L’astensionismo riflette lo scoramento di un popolo abbandonato, che
percepisce il vuoto di chi dovrebbe rappresentarne i bisogni. Non a caso esso è
superiore al Sud, terra obliterata dai maggiordomi europeisti e atlantici dei
governi di turno. Si tratta di regioni tra le più povere dell’Unione, persino
in rapporto ai paesi entrati dopo la caduta del Muro di Berlino. Sebbene
l’Italia sia uno dei paesi fondatori di tale Disunione, il divario
tra Mezzogiorno d’Italia e le regioni benestanti è rimasto tale, ampliandosi in
molti settori. Oggi, tutta la Penisola rischia un percorso di
mezzogiornalizzazione, al termine della corsa depredatoria in atto dall’entrata
in vigore del famigerato Trattato di Maastricht (1° gennaio 1993). Affinché
l’Italia possa sperare per i propri figli in un avvenire degno di questo nome,
una futura classe dirigente dovrà mettere in cantiere una strategia di
intelligente fuoriuscita (così come dalla Nato, del resto), un tema difficile,
ma ineludibile. Così facendo, tale ipotetica classe dirigente
darebbe anche un contributo straordinario alla pace e alla stabilità nel
Mediterraneo (divenendone la Regina), quel mare che non a caso i
nostri illustri antenati romani chiamavano nostrum.
Qual è il dato che più la preoccupa e quello che invece le offre un raggio
di speranza da questa tornata elettorale?

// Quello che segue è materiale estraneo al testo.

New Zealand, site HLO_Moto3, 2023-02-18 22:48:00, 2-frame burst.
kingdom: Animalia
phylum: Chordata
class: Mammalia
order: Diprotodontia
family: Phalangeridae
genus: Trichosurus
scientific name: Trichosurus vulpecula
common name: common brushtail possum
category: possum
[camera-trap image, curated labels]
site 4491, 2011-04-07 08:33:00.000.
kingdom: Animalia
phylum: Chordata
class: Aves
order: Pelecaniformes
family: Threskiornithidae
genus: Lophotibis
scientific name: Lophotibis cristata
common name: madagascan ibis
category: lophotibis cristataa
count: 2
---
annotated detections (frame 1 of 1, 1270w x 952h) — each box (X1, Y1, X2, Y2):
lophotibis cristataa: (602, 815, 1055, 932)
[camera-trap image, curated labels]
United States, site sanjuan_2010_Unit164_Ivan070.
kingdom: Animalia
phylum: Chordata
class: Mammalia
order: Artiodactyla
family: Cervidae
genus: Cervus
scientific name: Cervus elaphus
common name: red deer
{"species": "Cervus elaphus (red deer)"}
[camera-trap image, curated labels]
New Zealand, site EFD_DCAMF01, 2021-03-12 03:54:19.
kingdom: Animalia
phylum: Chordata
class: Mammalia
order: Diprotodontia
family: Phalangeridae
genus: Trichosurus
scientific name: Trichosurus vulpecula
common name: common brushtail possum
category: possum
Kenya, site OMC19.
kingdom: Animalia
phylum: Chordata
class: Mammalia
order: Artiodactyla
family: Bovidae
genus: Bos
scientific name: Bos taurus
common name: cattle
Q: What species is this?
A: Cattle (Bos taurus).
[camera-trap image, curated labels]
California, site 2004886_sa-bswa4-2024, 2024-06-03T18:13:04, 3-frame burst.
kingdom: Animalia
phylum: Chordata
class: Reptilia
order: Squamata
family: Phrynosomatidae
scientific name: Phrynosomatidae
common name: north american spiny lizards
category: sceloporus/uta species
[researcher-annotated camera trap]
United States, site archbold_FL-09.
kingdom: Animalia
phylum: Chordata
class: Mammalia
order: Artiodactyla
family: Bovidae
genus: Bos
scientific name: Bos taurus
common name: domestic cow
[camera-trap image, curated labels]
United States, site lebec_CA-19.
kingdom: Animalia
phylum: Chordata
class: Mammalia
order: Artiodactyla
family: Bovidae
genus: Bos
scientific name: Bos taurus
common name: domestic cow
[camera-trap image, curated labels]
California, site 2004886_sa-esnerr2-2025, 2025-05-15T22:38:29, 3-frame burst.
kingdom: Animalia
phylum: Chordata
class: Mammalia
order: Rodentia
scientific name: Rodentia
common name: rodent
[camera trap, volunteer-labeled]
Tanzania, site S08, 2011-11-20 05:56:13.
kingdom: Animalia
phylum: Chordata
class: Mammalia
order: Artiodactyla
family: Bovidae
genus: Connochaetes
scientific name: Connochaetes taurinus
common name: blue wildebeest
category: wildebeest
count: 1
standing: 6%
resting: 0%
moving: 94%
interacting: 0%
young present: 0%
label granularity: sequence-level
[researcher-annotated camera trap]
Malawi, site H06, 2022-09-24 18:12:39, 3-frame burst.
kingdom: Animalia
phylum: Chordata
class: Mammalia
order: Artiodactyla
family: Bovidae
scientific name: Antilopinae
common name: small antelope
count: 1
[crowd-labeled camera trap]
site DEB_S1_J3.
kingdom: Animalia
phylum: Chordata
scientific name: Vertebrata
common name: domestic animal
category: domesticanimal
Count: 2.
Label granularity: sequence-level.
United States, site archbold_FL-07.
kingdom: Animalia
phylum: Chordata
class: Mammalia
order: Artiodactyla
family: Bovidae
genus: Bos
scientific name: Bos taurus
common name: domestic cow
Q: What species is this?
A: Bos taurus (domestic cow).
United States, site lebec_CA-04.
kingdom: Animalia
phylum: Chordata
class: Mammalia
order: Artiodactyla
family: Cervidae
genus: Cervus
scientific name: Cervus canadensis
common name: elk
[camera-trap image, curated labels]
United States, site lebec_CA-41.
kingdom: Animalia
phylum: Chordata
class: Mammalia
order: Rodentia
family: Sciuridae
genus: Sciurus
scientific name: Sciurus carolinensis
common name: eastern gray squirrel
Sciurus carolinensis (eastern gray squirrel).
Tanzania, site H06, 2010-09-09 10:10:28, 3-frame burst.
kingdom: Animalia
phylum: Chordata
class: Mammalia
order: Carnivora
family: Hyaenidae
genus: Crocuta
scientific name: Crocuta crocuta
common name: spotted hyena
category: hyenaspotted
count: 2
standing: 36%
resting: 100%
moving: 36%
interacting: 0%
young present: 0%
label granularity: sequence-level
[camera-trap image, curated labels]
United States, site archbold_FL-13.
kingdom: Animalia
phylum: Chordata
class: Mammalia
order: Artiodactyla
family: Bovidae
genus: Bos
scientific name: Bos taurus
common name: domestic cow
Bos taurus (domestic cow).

Il quadro delineato non autorizza alcuna speranza. E anzi suggerirei di
abolire il facile e ricorrente uso di tale termine. Esso induce a fantasticare
su scenari improbabili, in vista dei quali non esistono le condizioni. Nella
miserrima, attuale contingenza storica si può solo investire sul faticoso
percorso di conoscenza e consapevolezza, avendo fede nel convincimento (da non
intendersi in termini presuntuosi) che nella storia ha motivato tanti uomini di
buona volontà: siamo in pochi, ma abbiamo ragione!